E che avrebbe evitato di far salire le sofferenze bancarie dell'Italia sopra i 200 miliardi.

MEA CULPA SULLE STIME DI CRESCITA. Di quel governo Giulio Terzi di Sant’Agata, già ambasciatore all’Onu e in Israele, era ministro degli Esteri.

Con lui Lettera43.it ha provato a fare chiarezza su quello che successe in quei giorni: «Il governo stimò una crescita che non si realizzò», ammette Terzi.

Che però difende le scelte fatte dall'esecutivo Monti: «Non potevamo chiedere la bad bank, eravamo convinti di non poterci accollare ulteriore debito. Ci avremmo rimesso sulla strada della credibilità e non potevamo supportare un commissariamento».

DOMANDA. Ricorda il dibattito sulla bad bank?

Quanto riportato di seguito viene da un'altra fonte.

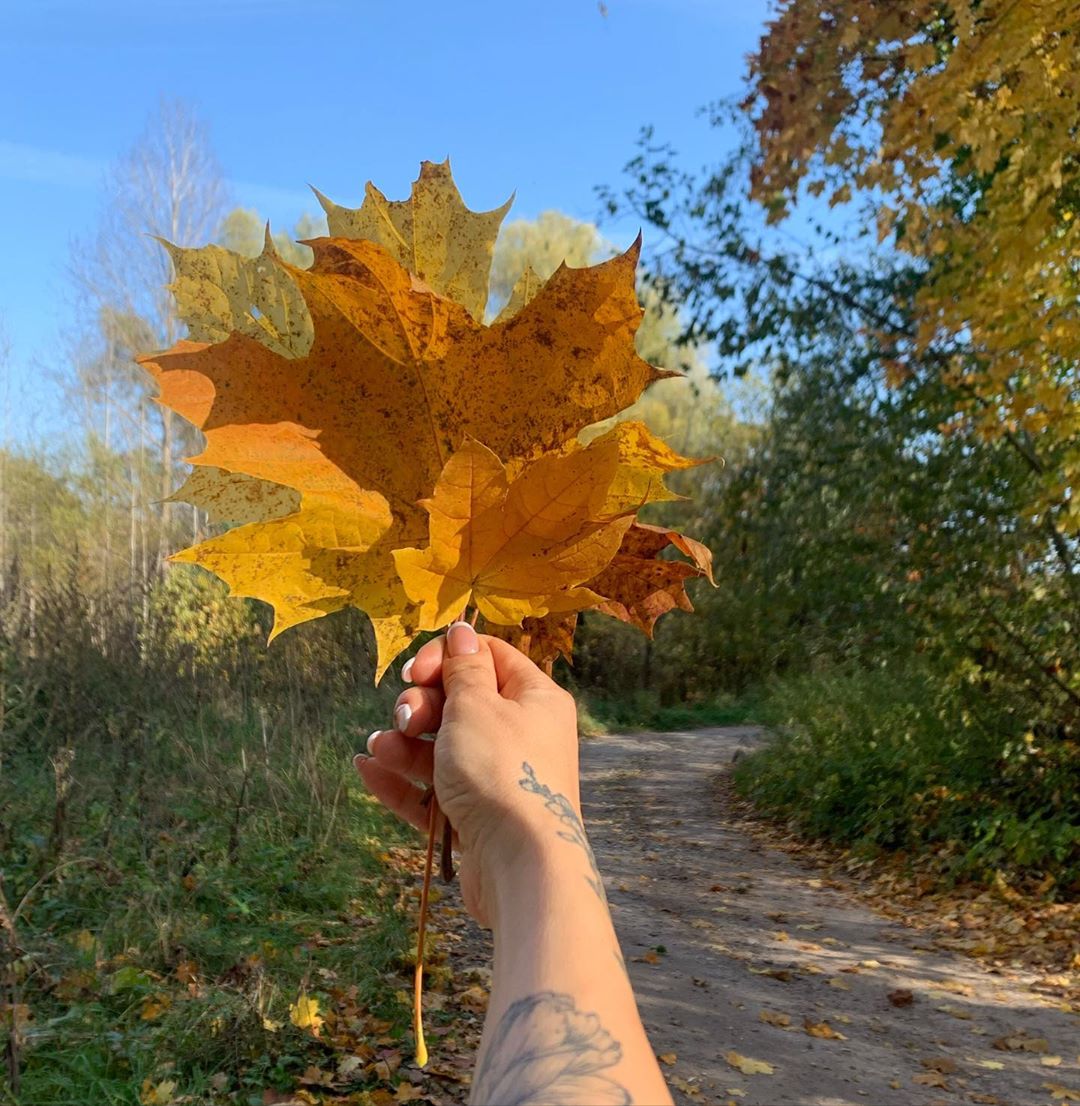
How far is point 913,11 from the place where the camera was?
16.9 ft

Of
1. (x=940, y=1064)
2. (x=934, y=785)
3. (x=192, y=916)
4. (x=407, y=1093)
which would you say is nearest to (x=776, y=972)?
(x=940, y=1064)

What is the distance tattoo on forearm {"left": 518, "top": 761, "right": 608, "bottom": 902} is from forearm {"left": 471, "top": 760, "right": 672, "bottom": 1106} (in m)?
0.04

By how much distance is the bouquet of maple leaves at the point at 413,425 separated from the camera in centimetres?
112

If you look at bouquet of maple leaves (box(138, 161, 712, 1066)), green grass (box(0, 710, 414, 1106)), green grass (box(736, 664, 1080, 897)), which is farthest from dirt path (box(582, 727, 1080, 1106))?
bouquet of maple leaves (box(138, 161, 712, 1066))

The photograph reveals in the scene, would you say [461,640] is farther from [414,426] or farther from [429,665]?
[414,426]

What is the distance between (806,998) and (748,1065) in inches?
38.4

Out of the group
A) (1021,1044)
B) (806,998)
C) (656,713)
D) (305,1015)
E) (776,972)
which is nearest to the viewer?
(305,1015)

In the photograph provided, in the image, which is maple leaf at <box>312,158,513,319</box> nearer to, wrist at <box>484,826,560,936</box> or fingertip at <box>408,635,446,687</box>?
fingertip at <box>408,635,446,687</box>

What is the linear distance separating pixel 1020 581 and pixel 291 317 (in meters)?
7.00

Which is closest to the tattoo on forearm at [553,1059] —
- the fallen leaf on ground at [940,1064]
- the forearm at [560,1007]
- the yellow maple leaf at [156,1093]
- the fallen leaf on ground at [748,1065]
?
the forearm at [560,1007]

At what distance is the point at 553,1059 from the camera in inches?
33.2

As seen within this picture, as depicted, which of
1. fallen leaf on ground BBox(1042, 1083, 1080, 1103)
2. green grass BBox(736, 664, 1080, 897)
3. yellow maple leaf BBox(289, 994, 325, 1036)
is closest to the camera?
yellow maple leaf BBox(289, 994, 325, 1036)

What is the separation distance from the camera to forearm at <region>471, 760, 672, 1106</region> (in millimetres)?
835

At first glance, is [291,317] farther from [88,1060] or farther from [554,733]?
[88,1060]
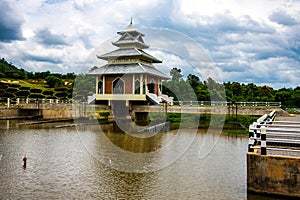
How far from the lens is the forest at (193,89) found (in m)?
44.8

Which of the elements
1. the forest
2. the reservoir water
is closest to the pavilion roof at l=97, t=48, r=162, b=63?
the forest

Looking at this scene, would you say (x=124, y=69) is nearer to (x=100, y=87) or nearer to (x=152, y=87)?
(x=100, y=87)

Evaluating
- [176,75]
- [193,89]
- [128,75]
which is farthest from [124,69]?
[176,75]

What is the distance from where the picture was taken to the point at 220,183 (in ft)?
34.0

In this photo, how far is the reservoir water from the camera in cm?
948

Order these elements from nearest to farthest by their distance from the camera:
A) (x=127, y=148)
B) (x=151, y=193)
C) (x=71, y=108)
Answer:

RISPOSTA. Onestamente non ricordo un grande dibattito in Consiglio dei ministri. Dovrei ricostruire tutte le riunioni. Ne parlammo, ma sicuramente non fummo coinvolti a un livello decisionale del tipo: la bad bank si fa oppure no.

D. Chi gestì la cosa?

R. Il dossier era in mano al ministro dell'Economia Vittorio Grilli e al premier Mario Monti. E non ci fu sicuramente il dibattito che seguì la ratifica del Fiscal compact, le clausole di salvaguardia sull’Iva o la riforma delle pensioni.

D. Fiscal compact sì, bad bank no?

R. Con il Fiscal compact il governo, nel suo insieme, fu consapevole di sottoscrivere un accordo che portava il Paese in un percorso di contenimento del deficit e, soprattutto per i mercati finanziari, di aggressione al debito. Si ricorda la pressione sulla spending review? Ci credevamo davvero, anche se queste politiche furono rallentate dalla centinaia di atti amministrativi che non avevamo messo in conto.

D. Sceglieste comunque il rigore.

R. Era una strada obbligata in quella fase. Con tutta la tensione sui mercati l’obiettivo primario era ridare credibilità al Paese. Dimostrare - come facemmo con il Fiscal compact – che il Paese aveva le capacità finanziaria per rispondere agli impegni presi a livello internazionale.

D. Altri Paesi salvarono le loro banche.

R. Noi legammo al Fiscal compact il varo di una serie di misure destinate alla crescita, che favorissero il rilancio del Paese e il consolidamento del sistema creditizio. Forse nessuno oggi ricorda che l’Unione bancaria fu una proposta di Monti.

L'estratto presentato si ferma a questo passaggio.